Starting with the line that contains "How do these" and going on through the end of the listing, write those lines out again with "furthest" replaced by "farthest" and everything else unchanged.

[Start of Record excerpts]

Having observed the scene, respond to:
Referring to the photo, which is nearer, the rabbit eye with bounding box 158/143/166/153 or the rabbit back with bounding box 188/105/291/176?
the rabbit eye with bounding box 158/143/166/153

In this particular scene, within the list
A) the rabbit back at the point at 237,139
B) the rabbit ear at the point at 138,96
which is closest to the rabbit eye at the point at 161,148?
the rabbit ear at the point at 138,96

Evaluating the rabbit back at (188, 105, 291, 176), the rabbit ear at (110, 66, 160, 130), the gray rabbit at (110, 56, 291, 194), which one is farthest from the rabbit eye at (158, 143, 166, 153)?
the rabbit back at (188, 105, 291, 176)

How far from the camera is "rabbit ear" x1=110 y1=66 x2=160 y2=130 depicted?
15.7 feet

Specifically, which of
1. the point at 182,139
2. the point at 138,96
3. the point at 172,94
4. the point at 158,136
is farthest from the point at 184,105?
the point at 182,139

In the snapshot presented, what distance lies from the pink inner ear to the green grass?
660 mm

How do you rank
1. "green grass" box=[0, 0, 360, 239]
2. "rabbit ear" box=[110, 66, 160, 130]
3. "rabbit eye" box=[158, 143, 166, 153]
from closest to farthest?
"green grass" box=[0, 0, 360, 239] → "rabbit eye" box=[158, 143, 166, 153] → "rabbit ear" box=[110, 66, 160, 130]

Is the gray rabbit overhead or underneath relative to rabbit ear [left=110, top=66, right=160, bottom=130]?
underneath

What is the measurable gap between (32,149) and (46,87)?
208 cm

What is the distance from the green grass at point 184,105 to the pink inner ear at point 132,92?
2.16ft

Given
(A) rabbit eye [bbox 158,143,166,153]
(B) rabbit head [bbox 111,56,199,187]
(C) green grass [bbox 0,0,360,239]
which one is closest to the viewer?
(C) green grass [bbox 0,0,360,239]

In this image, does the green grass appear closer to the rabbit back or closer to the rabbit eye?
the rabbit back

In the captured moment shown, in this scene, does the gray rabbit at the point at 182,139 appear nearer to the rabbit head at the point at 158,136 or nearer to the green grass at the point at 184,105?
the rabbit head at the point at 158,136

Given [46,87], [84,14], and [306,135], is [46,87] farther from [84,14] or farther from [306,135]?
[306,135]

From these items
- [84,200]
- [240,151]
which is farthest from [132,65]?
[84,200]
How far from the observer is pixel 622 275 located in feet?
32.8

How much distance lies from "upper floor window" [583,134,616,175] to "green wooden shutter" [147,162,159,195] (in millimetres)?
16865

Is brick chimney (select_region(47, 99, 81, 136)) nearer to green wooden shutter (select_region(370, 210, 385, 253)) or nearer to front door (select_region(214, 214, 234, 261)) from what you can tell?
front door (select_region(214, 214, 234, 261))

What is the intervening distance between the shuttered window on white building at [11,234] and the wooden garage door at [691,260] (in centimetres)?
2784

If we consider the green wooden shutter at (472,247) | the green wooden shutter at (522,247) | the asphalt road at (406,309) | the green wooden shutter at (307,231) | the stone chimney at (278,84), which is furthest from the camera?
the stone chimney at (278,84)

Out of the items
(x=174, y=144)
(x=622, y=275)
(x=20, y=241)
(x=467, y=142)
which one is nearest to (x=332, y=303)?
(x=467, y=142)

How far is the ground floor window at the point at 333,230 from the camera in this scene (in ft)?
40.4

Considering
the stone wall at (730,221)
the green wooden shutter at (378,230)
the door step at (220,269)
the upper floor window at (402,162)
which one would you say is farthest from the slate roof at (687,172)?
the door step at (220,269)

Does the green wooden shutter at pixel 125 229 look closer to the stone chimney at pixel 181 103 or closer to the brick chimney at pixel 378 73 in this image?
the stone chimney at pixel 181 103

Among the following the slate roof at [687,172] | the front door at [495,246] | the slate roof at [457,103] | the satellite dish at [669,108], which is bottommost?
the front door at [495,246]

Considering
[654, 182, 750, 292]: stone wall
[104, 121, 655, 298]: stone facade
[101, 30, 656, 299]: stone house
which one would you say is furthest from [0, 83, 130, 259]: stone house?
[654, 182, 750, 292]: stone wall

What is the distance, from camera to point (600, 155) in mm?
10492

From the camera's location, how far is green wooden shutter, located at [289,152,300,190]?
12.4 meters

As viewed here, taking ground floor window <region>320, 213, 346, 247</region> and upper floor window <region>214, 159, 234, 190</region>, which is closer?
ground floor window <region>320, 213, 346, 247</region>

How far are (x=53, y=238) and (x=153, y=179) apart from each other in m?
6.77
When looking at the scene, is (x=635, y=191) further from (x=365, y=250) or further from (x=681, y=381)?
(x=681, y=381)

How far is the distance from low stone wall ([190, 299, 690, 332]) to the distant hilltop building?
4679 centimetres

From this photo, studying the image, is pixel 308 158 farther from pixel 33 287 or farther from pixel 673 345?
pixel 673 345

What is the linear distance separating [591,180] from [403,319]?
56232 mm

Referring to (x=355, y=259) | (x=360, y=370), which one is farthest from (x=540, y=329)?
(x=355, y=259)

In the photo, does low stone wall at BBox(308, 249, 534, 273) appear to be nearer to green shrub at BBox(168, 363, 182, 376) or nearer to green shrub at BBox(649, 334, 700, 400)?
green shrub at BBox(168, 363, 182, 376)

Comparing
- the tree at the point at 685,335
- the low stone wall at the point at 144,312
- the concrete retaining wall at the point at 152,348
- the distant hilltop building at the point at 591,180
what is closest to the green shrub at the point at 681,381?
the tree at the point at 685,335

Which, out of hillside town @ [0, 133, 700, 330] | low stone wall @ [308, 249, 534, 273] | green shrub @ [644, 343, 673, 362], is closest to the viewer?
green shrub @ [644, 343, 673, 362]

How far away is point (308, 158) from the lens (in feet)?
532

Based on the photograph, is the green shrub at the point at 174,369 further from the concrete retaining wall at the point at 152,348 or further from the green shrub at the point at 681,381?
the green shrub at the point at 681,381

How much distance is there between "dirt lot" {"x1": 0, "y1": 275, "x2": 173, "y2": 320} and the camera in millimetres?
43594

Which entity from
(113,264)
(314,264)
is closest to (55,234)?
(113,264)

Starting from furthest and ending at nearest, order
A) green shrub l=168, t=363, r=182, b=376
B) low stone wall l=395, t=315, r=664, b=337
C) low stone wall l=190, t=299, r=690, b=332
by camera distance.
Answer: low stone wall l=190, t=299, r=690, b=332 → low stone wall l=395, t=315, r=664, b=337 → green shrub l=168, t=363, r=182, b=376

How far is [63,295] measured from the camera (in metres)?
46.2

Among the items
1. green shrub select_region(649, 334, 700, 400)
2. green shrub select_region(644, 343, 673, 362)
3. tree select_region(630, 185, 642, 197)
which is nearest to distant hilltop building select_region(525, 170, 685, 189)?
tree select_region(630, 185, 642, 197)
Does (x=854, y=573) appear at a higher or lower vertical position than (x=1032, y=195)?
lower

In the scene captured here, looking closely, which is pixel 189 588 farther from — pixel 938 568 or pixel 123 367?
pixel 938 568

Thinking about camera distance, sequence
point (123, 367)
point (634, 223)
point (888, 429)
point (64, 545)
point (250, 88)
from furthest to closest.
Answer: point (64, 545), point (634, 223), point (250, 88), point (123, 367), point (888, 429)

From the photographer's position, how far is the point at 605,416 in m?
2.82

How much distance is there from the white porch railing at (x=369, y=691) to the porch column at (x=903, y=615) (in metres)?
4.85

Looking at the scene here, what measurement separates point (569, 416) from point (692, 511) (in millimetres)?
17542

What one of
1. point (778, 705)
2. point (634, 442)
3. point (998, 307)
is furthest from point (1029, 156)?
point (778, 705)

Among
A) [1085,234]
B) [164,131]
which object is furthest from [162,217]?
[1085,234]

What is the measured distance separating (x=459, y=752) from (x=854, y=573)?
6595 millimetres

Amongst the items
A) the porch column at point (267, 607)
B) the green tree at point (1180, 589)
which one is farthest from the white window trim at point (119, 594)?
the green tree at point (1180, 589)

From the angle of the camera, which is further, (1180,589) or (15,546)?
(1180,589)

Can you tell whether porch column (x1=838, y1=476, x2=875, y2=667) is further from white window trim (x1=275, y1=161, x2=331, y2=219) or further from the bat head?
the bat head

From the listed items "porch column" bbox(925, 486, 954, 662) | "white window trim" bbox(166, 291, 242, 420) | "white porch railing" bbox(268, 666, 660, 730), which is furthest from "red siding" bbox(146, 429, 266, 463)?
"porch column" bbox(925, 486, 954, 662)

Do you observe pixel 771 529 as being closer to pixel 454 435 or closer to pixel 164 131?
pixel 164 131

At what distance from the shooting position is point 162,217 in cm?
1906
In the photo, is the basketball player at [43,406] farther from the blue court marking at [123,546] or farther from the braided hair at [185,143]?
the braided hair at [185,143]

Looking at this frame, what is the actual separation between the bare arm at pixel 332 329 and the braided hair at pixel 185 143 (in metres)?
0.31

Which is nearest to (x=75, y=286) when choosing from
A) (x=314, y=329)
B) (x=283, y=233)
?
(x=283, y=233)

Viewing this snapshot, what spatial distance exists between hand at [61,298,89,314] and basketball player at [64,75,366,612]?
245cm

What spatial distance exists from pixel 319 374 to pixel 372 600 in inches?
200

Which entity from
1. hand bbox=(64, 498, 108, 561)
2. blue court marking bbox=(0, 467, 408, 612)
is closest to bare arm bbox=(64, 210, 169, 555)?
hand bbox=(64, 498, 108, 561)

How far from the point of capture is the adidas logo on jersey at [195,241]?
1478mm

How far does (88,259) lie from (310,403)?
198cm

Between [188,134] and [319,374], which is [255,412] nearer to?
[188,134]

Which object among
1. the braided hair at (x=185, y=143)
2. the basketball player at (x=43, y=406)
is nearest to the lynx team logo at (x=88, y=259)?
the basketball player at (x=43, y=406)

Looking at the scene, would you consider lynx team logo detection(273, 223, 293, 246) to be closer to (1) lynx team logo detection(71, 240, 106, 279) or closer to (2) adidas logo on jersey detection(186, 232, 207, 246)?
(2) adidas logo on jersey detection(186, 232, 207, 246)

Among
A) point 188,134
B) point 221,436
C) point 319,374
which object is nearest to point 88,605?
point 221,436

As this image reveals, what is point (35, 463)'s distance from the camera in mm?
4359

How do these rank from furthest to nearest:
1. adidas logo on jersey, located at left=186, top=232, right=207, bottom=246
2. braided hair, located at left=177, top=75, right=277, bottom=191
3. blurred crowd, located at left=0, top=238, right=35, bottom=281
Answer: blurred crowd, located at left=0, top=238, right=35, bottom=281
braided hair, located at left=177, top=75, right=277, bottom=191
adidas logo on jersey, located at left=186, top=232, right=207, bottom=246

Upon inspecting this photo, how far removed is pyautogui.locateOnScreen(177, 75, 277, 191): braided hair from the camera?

[End of Record excerpts]

• Written answer
How do these rank from farthest to nearest:
1. adidas logo on jersey, located at left=186, top=232, right=207, bottom=246
2. braided hair, located at left=177, top=75, right=277, bottom=191
3. blurred crowd, located at left=0, top=238, right=35, bottom=281
Answer: blurred crowd, located at left=0, top=238, right=35, bottom=281
braided hair, located at left=177, top=75, right=277, bottom=191
adidas logo on jersey, located at left=186, top=232, right=207, bottom=246

Upon inspecting this photo, how far removed is pyautogui.locateOnScreen(177, 75, 277, 191): braided hair from the camera?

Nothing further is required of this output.